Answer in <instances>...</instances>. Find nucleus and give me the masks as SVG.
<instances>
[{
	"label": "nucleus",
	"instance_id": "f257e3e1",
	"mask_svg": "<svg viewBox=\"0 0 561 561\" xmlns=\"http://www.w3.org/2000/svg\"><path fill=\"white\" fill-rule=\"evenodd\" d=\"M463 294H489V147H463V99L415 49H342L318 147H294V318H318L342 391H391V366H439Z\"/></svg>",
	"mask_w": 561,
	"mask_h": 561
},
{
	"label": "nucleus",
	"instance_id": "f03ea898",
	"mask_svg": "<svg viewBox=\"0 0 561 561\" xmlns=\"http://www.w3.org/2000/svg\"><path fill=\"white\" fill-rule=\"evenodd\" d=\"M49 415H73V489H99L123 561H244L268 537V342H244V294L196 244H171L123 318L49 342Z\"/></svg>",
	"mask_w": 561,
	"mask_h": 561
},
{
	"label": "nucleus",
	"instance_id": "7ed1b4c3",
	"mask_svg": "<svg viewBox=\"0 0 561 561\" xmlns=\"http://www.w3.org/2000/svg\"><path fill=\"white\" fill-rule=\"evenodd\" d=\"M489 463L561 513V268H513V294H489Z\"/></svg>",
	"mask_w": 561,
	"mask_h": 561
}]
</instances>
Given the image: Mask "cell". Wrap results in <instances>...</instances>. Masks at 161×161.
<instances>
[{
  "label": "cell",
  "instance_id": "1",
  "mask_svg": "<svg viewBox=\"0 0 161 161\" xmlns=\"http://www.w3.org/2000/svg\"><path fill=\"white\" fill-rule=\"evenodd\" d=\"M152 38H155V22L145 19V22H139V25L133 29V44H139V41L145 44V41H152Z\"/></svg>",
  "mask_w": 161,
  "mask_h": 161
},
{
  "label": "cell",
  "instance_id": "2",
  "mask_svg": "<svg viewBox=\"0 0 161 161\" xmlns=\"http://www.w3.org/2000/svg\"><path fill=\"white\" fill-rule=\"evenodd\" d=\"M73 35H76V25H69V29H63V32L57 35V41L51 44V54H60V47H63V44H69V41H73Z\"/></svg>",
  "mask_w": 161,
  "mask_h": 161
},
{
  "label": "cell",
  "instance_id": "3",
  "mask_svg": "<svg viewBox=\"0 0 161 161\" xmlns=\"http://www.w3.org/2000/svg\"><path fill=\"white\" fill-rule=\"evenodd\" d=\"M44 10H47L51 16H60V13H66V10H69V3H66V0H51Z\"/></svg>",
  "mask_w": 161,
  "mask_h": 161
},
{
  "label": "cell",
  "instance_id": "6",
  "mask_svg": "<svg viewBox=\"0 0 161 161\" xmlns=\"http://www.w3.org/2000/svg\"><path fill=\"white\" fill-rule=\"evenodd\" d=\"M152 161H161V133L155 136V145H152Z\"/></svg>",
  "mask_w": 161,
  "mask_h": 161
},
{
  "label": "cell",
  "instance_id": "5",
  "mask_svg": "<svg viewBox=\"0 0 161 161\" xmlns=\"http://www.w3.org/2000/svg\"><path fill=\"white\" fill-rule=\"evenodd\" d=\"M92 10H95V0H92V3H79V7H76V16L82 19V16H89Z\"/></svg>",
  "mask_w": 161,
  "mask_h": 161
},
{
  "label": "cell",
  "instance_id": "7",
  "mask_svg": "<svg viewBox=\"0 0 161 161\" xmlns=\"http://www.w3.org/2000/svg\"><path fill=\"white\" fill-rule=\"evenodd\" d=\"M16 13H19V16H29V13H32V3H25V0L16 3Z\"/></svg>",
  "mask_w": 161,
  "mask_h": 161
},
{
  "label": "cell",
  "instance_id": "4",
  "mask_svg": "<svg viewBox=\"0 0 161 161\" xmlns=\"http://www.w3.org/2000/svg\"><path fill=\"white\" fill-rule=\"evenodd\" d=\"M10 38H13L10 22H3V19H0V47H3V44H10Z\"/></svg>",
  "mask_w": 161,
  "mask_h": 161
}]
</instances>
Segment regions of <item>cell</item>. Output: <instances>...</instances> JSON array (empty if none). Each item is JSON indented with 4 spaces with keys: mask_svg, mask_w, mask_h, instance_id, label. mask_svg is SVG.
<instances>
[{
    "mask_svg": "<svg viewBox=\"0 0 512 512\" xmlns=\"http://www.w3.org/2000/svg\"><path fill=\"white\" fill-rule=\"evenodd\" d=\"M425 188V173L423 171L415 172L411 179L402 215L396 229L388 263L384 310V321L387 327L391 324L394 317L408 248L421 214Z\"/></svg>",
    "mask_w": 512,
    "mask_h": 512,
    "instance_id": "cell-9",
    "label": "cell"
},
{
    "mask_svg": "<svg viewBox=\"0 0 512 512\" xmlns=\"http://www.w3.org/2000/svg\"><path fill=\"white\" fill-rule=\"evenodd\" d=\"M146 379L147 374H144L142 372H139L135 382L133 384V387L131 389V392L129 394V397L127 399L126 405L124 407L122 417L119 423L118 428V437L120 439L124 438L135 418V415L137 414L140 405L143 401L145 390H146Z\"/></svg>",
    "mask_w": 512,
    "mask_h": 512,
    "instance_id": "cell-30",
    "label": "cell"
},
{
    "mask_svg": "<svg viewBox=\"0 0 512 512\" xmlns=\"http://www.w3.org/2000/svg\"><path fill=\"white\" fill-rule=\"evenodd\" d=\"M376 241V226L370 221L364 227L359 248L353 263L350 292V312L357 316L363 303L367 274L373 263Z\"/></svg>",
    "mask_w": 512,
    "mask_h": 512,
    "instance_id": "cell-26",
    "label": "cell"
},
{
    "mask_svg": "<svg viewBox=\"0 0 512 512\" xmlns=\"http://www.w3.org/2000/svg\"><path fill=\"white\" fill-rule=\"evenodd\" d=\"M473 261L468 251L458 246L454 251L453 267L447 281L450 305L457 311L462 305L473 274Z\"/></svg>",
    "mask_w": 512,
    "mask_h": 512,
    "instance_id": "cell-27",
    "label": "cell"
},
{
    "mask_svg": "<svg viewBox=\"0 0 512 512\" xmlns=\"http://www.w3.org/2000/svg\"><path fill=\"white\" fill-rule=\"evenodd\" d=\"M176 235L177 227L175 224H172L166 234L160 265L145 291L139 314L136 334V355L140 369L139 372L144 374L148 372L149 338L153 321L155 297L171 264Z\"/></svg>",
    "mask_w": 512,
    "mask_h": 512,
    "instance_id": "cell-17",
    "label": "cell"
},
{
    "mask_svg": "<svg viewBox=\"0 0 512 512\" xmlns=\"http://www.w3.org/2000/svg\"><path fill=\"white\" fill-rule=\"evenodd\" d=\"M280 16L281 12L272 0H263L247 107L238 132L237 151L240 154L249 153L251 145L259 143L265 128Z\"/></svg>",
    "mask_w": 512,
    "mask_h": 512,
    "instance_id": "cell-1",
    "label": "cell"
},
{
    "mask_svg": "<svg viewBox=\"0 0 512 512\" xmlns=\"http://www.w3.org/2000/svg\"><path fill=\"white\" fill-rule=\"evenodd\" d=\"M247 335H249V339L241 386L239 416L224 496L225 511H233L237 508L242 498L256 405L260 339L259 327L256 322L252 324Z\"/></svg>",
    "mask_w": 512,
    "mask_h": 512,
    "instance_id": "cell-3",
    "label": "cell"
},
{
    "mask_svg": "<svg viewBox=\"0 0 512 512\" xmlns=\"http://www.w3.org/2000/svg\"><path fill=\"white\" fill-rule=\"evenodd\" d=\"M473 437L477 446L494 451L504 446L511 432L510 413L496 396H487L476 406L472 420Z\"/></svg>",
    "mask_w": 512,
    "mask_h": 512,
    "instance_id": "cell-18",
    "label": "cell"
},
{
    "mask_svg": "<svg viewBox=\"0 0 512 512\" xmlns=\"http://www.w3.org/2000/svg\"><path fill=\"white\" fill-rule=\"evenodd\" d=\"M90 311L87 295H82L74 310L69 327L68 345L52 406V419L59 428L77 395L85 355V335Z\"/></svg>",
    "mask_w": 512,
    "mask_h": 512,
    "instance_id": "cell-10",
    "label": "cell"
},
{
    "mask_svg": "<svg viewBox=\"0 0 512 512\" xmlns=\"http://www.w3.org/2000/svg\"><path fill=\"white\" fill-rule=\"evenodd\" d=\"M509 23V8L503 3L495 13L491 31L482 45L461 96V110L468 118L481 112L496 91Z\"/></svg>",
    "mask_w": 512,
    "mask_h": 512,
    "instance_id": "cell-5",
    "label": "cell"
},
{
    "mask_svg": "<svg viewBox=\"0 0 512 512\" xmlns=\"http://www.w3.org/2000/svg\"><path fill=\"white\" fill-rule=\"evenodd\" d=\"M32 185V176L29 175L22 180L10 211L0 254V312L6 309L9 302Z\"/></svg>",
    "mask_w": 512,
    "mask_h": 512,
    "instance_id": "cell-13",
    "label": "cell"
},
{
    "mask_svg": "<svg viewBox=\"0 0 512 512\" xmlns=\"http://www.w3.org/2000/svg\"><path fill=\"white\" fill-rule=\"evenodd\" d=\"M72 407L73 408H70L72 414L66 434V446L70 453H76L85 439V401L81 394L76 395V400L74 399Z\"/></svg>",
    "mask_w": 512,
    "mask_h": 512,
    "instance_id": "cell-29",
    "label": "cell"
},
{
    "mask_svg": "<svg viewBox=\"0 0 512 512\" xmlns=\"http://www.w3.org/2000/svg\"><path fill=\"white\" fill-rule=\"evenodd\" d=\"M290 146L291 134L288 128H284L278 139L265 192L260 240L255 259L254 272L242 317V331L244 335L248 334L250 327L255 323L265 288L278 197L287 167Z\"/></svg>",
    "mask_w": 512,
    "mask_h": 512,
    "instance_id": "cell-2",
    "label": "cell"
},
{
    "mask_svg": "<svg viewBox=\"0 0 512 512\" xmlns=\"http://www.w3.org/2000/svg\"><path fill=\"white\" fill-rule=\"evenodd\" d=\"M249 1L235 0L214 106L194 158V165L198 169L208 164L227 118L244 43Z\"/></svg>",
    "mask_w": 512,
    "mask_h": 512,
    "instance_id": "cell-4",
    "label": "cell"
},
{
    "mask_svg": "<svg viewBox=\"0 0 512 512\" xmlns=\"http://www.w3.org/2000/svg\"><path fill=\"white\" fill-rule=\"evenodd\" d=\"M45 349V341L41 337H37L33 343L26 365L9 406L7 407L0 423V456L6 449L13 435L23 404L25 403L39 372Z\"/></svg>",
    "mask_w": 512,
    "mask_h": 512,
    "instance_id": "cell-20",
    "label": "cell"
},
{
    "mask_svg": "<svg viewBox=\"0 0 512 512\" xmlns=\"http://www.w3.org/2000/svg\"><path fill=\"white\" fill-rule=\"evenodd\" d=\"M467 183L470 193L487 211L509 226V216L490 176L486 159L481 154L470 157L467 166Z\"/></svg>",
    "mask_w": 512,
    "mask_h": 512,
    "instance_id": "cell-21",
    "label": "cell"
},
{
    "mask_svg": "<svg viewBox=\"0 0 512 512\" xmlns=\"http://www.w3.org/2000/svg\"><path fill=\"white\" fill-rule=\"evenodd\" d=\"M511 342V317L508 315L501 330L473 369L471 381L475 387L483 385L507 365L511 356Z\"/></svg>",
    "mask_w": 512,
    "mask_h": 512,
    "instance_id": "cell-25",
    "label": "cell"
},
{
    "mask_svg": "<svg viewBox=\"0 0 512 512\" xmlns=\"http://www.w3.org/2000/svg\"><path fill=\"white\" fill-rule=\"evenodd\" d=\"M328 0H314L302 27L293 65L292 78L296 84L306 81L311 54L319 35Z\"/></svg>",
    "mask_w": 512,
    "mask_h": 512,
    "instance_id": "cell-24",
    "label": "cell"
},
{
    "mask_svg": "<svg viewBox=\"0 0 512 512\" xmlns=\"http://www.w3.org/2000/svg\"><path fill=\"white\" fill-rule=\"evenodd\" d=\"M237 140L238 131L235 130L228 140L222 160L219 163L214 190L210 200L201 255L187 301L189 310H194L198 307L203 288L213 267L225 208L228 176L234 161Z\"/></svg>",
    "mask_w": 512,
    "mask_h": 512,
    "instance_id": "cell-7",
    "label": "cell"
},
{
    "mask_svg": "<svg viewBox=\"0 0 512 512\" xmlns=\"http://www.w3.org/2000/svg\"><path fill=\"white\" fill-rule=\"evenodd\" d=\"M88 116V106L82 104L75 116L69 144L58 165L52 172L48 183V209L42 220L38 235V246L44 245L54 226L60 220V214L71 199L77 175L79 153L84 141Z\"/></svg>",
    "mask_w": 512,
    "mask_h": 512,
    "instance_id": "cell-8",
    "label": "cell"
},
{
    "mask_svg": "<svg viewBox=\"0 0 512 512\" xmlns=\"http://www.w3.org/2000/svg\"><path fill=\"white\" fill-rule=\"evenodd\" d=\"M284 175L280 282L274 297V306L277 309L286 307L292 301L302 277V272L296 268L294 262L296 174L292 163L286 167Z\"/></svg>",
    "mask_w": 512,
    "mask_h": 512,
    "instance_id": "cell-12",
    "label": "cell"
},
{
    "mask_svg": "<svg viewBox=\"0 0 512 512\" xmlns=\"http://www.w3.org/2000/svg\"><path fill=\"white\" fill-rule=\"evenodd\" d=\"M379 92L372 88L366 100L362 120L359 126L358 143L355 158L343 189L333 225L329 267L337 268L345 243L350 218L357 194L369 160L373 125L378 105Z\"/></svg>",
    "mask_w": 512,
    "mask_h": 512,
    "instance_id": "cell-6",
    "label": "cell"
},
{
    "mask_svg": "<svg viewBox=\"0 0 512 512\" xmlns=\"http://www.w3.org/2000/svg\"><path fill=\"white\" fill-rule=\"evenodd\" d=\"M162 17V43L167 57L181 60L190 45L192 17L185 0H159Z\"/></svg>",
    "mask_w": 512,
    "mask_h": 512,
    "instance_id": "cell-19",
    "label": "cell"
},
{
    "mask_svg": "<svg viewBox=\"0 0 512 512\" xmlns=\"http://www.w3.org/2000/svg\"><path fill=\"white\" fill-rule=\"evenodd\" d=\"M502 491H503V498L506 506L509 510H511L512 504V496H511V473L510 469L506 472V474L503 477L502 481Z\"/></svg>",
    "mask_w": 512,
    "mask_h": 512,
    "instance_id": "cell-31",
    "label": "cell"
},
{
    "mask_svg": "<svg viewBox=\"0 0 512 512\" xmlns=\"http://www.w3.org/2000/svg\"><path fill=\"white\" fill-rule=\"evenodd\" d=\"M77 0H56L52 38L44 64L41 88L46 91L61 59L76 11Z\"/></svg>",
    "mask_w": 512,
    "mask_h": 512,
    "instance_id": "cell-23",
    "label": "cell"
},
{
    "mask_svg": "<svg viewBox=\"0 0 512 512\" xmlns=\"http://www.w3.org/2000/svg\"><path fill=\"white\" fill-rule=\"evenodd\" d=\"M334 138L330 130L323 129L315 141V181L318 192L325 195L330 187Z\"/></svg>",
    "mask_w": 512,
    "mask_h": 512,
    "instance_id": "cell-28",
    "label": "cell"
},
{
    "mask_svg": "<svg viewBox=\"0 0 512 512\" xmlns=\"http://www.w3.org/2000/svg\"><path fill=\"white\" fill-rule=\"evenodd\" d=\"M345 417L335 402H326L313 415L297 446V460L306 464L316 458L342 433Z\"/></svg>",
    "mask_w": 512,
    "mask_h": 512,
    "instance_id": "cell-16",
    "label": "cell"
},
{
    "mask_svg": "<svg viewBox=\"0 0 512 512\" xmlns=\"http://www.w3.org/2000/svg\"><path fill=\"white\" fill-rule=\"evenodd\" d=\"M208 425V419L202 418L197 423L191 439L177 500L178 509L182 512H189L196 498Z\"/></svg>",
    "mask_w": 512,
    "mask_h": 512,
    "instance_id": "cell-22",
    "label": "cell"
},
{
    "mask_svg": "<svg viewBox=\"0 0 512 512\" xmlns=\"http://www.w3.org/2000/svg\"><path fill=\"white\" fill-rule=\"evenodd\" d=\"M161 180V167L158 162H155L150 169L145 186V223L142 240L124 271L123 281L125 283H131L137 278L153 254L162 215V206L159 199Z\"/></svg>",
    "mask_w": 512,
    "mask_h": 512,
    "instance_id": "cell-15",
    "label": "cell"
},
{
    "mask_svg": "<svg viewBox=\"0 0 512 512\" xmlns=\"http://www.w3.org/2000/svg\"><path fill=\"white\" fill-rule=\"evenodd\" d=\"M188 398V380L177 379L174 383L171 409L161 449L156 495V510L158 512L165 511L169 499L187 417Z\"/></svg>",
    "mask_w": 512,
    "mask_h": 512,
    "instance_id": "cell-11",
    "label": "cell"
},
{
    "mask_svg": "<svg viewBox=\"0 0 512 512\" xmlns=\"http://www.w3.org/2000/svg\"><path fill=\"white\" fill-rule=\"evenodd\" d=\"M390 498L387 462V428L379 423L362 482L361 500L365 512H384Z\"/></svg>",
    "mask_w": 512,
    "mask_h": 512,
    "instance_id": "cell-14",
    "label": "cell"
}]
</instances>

## 文字题
从条目的开头开始，到含有“294H489V147H463V99L415 49H342L318 147H294V318H318L342”的那一行结束，首尾两行都算在内。把这些行放进一个编号列表，空行不要。

## 本题解答
1. Answer in <instances>...</instances>. Find nucleus and give me the masks as SVG.
2. <instances>
3. [{
4. 	"label": "nucleus",
5. 	"instance_id": "f257e3e1",
6. 	"mask_svg": "<svg viewBox=\"0 0 561 561\" xmlns=\"http://www.w3.org/2000/svg\"><path fill=\"white\" fill-rule=\"evenodd\" d=\"M463 294H489V147H463V99L415 49H342L318 147H294V318H318L342 391H391V366H439Z\"/></svg>",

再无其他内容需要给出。